Vorliegender Text |
===

Ein Gerichtsprozess in Angoulême, in Frankreich, brachte die Geschichte eines Buben an die Öffentlichkeit, der zwei Jahre lang im Alter von neun bis elf, sich selbst überlassen wurde. Ganz alleine bewältigte der Bub den Alltag, ging zur Schule, versorgte sich selbst mit Essen. Seine Mutter? Die hatte sich Medienberichten zufolge ganz ihrer neuen Familie in einem Nachbarort gewidmet - und ihren Sohn zurückgelassen.

2011 war die Frau mit zwei Söhnen in die Stadt Nersac mit rund 2400 Einwohnern gezogen. Die Gemeinde liegt nordwestlich von Bordeaux. Ein Jahr später verliebte sie sich offenbar in eine Frau, die in mehreren Kilometern Entfernung mit eigenen Kindern lebte. Der ältere Sohn jener Frau, die nun vor Gericht gestanden war, zog bald zu seinem Vater. Der jüngere blieb ab 2020 alleine in Nersac zurück, als seine Mutter immer mehr Zeit im Nachbarort verbrachte - Medienberichten zufolge in einer ungeheizten Wohnung.

Laut der Zeitung „La Charente libre“ ernährte sich das Kind von Kuchen und kalten Konservendosen und stahl manchmal Tomaten von einem Balkon des Sozialwohnungsgebäudes, in dem er in Nersac lebte. Es habe Zeiten gegeben, in denen er weder Heizung noch Strom hatte und gezwungen war, sich mit kaltem Wasser zu waschen.

===

Zu bearbeitende Aufgaben |
- A) Nennen Sie alle geographischen Eigennamen, die im Bericht über den Buben aus Nersac vorkommen.
- B) Beantworten Sie anhand des Berichts über den Buben aus Nersac die folgenden Fragen:
(i) In welchem Jahr zog die Frau mit ihren beiden Söhnen nach Nersac?
(ii) Zu wem zog der ältere Sohn?
(iii) Welche Zeitung berichtete über die Ernährung des Kindes?
- C) Führen Sie den Bericht über den Buben aus Nersac im Anschluss an seinen letzten Satz weiter.

Verfügbare Daten |
===

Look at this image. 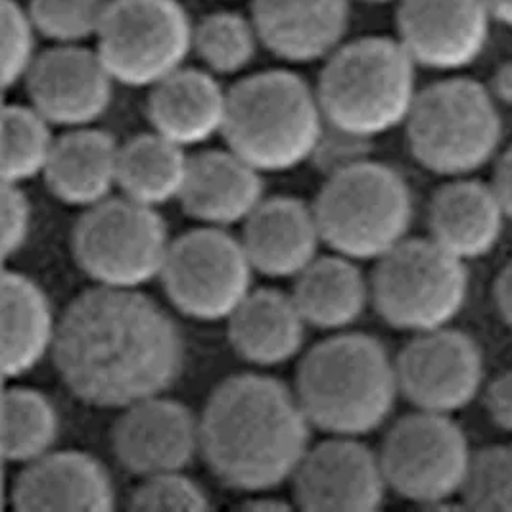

===

Lösungen je Aufgabe |
- A) Angoulême, Frankreich, Nersac, Bordeaux

- B)
(i) 2011
(ii) Zu seinem Vater
(iii) „La Charente libre“

- C)
„Sauber, guter Schüler, machte seine Hausaufgaben“

In der Schule fiel lange niemandem auf, dass er auf sich alleine gestellt ist. Barbara Couturier, die Bürgermeisterin der Gemeinde, erklärt gegenüber „France Bleu La Rochelle“, dass nichts auf die prekäre Situation des Kindes hingedeutet habe: „Ich fordere jeden heraus, diese Situation zu erkennen: sauber, guter Schüler, er machte seine Hausaufgaben. Ich denke, es war auch eine Art Schutz, den er sich umlegte, um zu sagen: ‚Alles ist gut‘“.

Die Mutter soll nur gelegentlich vorbeikommen sein und Tiefkühlpizzen und Busfahrkarten vorbeigebracht haben. 2022 erst fiel die Vernachlässigung des Buben auf. Nachbarn hätten besorgt die Polizei verständigt. Der Bub kam in eine Pflegefamilie. Behauptungen der Mutter, sie habe sich oft um ihren Sohn gekümmert, wurden vor Gericht mithilfe von Handydaten widerlegt. Nachbarn sagten aus, dass das Kind alleine gelebt habe. Die Polizei hat außerdem einen leeren Kühlschrank und keinerlei Erwachsenenkleidung bei ihren Ermittlungen in der Wohnung aufgefunden. Das Gericht verurteilte die Frau wegen Kindesgefährdung zu sechs Monaten Fußfessel. (Red.)